| Source data |
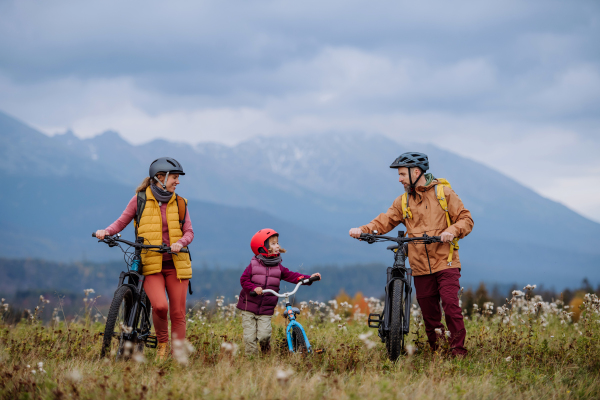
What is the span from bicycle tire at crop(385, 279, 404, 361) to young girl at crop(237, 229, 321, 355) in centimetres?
121

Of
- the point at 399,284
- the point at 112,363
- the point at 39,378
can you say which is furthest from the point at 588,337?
the point at 39,378

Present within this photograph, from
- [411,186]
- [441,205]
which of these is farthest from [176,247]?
[441,205]

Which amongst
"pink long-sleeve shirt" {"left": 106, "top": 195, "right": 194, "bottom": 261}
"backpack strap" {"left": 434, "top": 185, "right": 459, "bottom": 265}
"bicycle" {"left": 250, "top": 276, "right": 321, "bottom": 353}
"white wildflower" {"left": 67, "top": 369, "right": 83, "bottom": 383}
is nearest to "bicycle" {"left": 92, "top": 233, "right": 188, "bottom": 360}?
"pink long-sleeve shirt" {"left": 106, "top": 195, "right": 194, "bottom": 261}

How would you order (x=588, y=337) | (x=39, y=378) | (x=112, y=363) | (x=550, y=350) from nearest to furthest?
1. (x=39, y=378)
2. (x=112, y=363)
3. (x=550, y=350)
4. (x=588, y=337)

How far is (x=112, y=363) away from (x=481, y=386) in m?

| Directions for this task |
Please copy every one of the rows above word for word, leaving out the pictures.

| Output |
What is the span from bicycle tire at crop(385, 279, 404, 361) to young girl at crop(237, 229, 321, 355) in centimetres?
121

Of
- the point at 399,284
- the point at 112,363
- the point at 39,378
can you say which is furthest from the point at 588,337?
the point at 39,378

Present within this photograph, from
- [411,186]
- [441,205]
which of these is farthest from [176,247]?
[441,205]

Which amongst
"pink long-sleeve shirt" {"left": 106, "top": 195, "right": 194, "bottom": 261}
"backpack strap" {"left": 434, "top": 185, "right": 459, "bottom": 265}
"bicycle" {"left": 250, "top": 276, "right": 321, "bottom": 353}
"white wildflower" {"left": 67, "top": 369, "right": 83, "bottom": 383}
is nearest to "bicycle" {"left": 92, "top": 233, "right": 188, "bottom": 360}?
"pink long-sleeve shirt" {"left": 106, "top": 195, "right": 194, "bottom": 261}

How would you order (x=588, y=337) | (x=39, y=378) | (x=112, y=363) | (x=550, y=350) from nearest to furthest?
1. (x=39, y=378)
2. (x=112, y=363)
3. (x=550, y=350)
4. (x=588, y=337)

How far is (x=112, y=363) away from (x=481, y=386) in m?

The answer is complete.